With the rising popularity of the haunted castle as a collected symbol of Norman, feudal, and aristocratic oppression, it is thus hardly astonishing that the erstwhile Gothic aficionado Percy Shelley would announce in a letter to Miss Hitchener his intentions “to domesticate in some antique castle whose mouldering turrets are fit emblems of decaying inequality and oppression”[26] (Letters No. 162, p.239). Nor is it surprising that as a symbol of repression and regression alike, the castle or the once opulent, venerable edifice would continue to serve as an abode for an oppressive and foreign status quo in later horror fiction. The aristocratic vampires of Le Fanu and Stoker, who scorn the peasantry and middle classes by day while feasting on their blood by night, do not inhabit cramped twelve-foot-square working-class dwellings, but rather once-palatial castles; it is particularly apt that as a possible personification of (an alien) British imperial power in Ireland, Dracula lives in a castle that appears to be something out of Hampton Court,[27] desiring another dwelling that is “old and big” because “We Transylvanian nobles love not to think that our bones may be amongst the common dead” (29). The pattern is continued in Stephen King’s relatively old Overlook Hotel in The Shining, frequented by the “jet-set” of presidents, royalty, and movie stars: if the contrast here is not between feudal barons and modern aristocrats, it is an analogous one between racist and sexist chauvinists of pre-Civil Rights days and their latter-day successors who scorn the needs of women, minorities, and children in their pursuit of wealth and power. A seemingly venerable Establishment abode, it is haunted by the ghosts of dead, criminal, yet powerful robber-baron-type wasps/WASPs (literally and figuratively speaking) and the “alien” caretaker: the English Delbert/Charles Grady. And, as such, it is only fitting towards the end that a newly reformed Jack allows the Overlook to explode convulsively in a fashion harking back to “Gunpowder Joe” Priestley’s plans to blow up “the old building of error and superstition.”

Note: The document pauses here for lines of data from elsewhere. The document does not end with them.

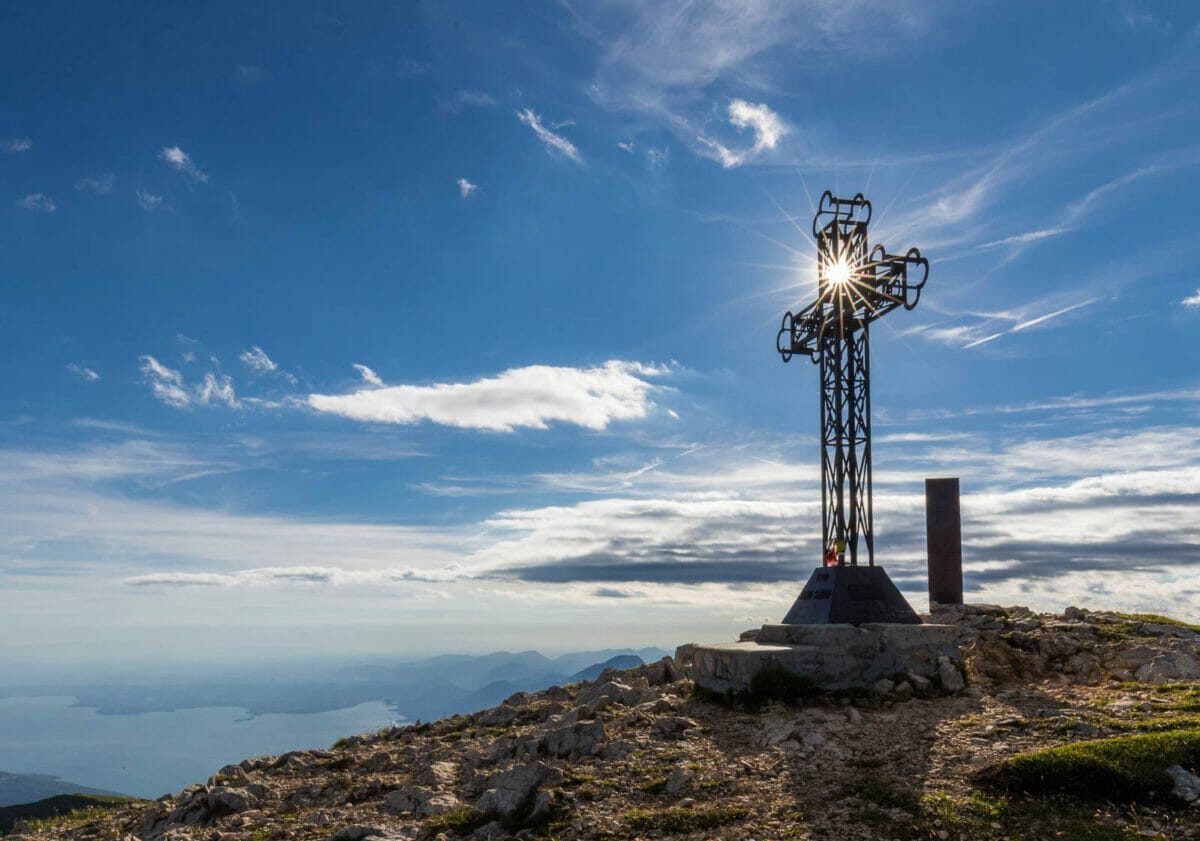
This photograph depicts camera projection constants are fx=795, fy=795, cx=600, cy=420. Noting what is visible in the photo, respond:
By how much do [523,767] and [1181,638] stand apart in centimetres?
1764

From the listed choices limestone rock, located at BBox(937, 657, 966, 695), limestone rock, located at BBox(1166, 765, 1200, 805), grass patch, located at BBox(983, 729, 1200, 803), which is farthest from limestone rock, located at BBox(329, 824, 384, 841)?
limestone rock, located at BBox(937, 657, 966, 695)

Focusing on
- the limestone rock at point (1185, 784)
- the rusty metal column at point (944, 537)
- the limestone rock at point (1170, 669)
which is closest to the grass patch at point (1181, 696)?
the limestone rock at point (1170, 669)

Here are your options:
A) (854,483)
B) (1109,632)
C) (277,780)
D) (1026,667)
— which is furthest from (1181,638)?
(277,780)

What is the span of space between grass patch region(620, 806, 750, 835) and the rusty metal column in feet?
64.0

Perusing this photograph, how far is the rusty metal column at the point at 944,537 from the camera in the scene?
27938 mm

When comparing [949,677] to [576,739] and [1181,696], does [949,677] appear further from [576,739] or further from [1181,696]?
[576,739]

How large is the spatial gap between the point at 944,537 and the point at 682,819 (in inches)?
804

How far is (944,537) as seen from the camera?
2806 centimetres

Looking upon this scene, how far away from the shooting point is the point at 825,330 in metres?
20.0

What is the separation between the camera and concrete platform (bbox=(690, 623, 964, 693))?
643 inches

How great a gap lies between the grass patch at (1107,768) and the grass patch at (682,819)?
3.70 m

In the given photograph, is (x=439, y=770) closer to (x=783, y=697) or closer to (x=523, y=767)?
(x=523, y=767)

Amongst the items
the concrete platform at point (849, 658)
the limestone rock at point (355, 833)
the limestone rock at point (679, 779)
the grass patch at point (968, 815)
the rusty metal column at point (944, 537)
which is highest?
the rusty metal column at point (944, 537)

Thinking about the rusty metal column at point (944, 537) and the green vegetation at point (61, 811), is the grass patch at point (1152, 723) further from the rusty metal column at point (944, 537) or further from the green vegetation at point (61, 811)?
the green vegetation at point (61, 811)
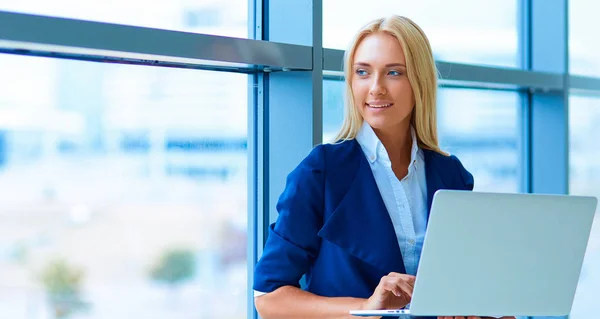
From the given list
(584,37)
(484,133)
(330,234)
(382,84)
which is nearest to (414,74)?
(382,84)

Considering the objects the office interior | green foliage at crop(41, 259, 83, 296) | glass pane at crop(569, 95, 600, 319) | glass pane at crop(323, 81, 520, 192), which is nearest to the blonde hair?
the office interior

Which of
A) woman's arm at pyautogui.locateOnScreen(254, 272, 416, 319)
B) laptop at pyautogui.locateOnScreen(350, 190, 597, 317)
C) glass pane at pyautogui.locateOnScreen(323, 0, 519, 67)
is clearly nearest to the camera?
laptop at pyautogui.locateOnScreen(350, 190, 597, 317)

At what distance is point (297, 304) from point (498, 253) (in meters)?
0.43

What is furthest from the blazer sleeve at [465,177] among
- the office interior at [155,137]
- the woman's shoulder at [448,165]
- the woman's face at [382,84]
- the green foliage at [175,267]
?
the green foliage at [175,267]

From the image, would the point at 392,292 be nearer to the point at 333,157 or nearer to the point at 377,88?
the point at 333,157

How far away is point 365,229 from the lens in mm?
1769

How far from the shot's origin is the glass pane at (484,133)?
9.99ft

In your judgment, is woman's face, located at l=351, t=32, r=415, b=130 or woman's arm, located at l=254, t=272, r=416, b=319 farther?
woman's face, located at l=351, t=32, r=415, b=130

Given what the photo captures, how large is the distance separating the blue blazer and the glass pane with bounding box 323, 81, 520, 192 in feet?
4.10

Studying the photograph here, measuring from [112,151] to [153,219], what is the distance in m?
0.21

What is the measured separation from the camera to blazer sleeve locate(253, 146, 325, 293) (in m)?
1.72

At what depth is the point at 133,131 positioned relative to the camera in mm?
2096

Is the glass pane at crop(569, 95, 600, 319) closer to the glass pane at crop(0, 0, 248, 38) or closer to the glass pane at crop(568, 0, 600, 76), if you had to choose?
the glass pane at crop(568, 0, 600, 76)

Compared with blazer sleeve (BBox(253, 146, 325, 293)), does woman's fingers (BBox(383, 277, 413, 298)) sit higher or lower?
lower
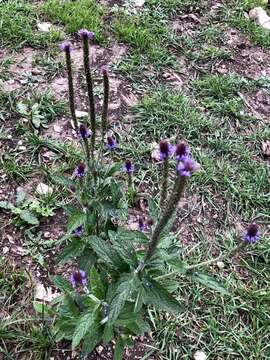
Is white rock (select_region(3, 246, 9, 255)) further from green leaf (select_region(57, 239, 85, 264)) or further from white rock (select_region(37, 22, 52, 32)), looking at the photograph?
white rock (select_region(37, 22, 52, 32))

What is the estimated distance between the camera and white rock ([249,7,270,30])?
5.03 metres

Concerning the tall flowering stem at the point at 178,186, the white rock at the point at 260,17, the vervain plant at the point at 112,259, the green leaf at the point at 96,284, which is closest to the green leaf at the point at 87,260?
the vervain plant at the point at 112,259

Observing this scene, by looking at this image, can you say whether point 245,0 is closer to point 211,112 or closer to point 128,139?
point 211,112

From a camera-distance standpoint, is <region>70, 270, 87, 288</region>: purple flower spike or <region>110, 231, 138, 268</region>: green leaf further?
<region>70, 270, 87, 288</region>: purple flower spike

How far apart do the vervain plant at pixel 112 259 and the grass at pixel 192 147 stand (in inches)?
10.9

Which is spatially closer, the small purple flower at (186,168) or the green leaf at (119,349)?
the small purple flower at (186,168)

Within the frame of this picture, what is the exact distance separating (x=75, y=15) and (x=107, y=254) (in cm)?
288

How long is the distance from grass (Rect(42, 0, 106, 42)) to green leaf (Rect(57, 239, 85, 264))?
2.40 metres

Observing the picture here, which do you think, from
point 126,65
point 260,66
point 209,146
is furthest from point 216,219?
point 260,66

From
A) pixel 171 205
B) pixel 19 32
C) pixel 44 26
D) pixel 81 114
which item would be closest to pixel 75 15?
pixel 44 26

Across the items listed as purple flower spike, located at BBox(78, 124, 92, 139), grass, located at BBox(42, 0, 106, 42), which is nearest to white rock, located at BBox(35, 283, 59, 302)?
purple flower spike, located at BBox(78, 124, 92, 139)

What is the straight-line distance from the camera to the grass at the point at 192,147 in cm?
275

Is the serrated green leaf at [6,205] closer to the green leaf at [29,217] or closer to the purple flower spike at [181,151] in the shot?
the green leaf at [29,217]

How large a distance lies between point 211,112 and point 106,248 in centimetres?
219
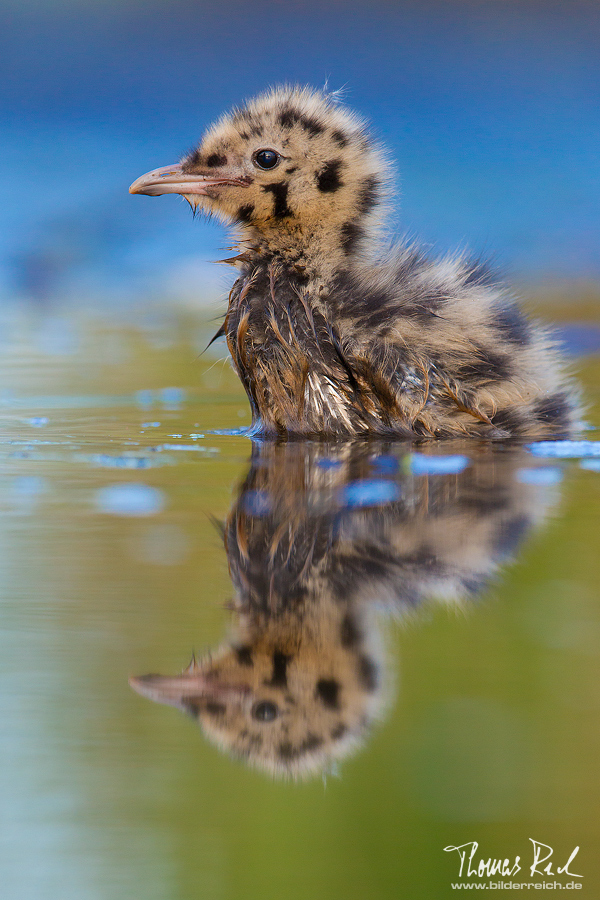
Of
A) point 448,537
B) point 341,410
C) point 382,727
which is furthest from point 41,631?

Yet, is it wholly accurate to claim that reformers and Gothic novelists escaped the lure of the frightening feudal castle in their own attempts (whether conscious or not) to be unacknowledged legislators of the world? Given our own fear and fascination with the castle, the answer is most likely “no.” If we look at the extensive inset explanations, detours, lengthy footnotes, not to mention the footnotes upon footnotes in the prose of Bentham, Cartwright, and even the relatively plainspoken Paine, we might observe an overall narrative structure that resembles a magnificent, unpredictable castle of which only the author, as arbitrary master, knows inside and out. The same may be said for complex interweaving of inset tales and unsolved mysteries favored by the Gothic and Jacobin novelists alike. In other words, the castle may be said to afford as much a refuge for the disempowered and politically marginalized as it did for the hated political elite. For once, reformers and would-be reformers could thus play their own version of the absolute feudal sovereign, establishing their own laws and mores.